The Berlin Headquarters and Signal Regiment, also previously known as 29th Signal Regiment was a regiment of the Royal Corps of Signals. The regiment served as the garrison signal regiment for both Cyprus and Berlin.

== Cyprus Signal Regiment ==
The Regiment traces its history back to the Cyprus District Signal Regiment which was formed in 1955 at Kykko Camp. The regiment ran several geographically separate outstations:

- G Troop at Lakitamia (Jamming)
- Radio Center at Limassol
- Radio Center at Dhekelia
- Radio Center at Paphos
- Radio Center at Platres

By September 1959 the regiment was renumbered as 29th Signal Regiment and in 1962 it was disbanded. The regiment played a role during the Cyprus Emergency confronting EOKA. Following the end of the crisis the regiment's duties were taken over by 15th (Cyprus) Signal Regiment.

== Berlin Signal Regiment ==
29 Signal Regiment was later reformed again in 1983 by enlarging the former 229 Signal Squadron to form 29 (Berlin) Headquarters and Signal Regiment. In 1986 the 229 squadron was awarded the Freedom of Wilmersdorf.

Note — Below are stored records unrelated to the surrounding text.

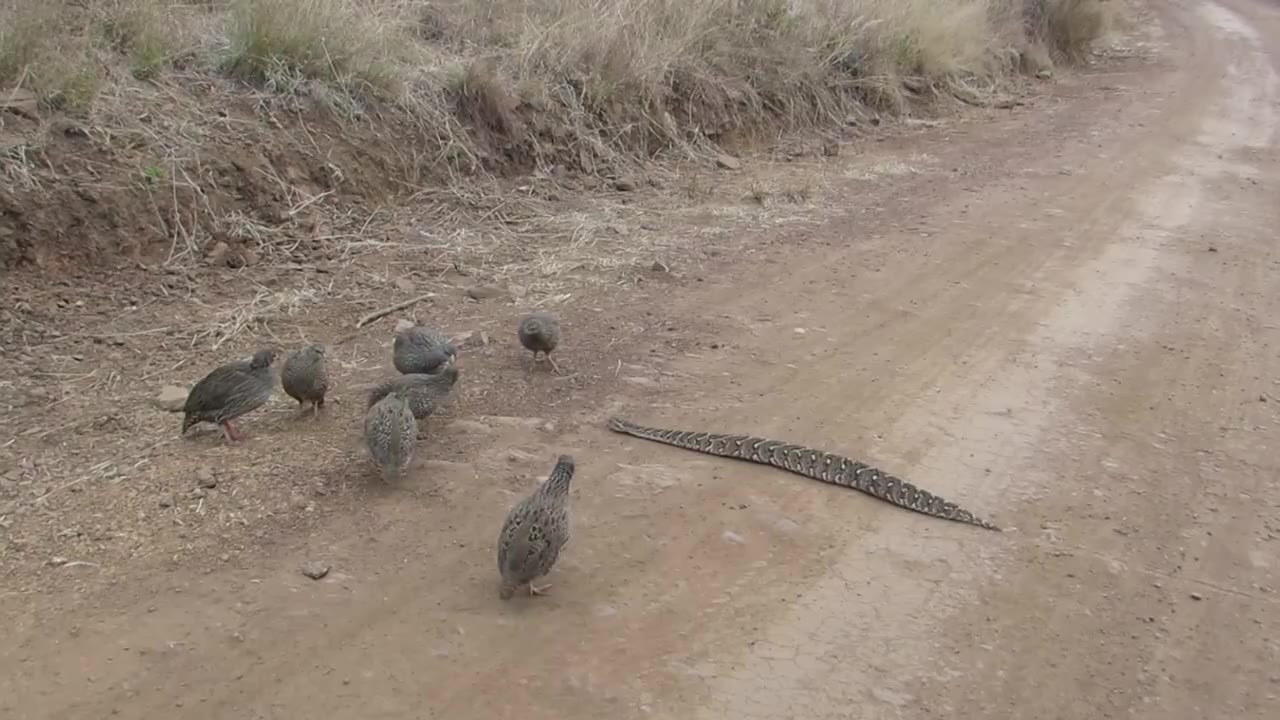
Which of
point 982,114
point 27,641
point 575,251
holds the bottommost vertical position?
point 982,114

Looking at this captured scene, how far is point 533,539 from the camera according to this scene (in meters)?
4.05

By 1988 the regiment was retitled as Berlin Headquarters and Signal Regiment. While stationed in Berlin the regiment worked with 4th Signal Group to provide communications from the west to the city. Finally following the end of the Cold War the regiment disbanded. One of its squadrons, 229 Signal Squadron, remained at Stadium Barracks in Berlin until 1994. 229 Squadron then joined 7 Signal Regiment (United Kingdom) and moved to Bradbury Barracks in Krefeld.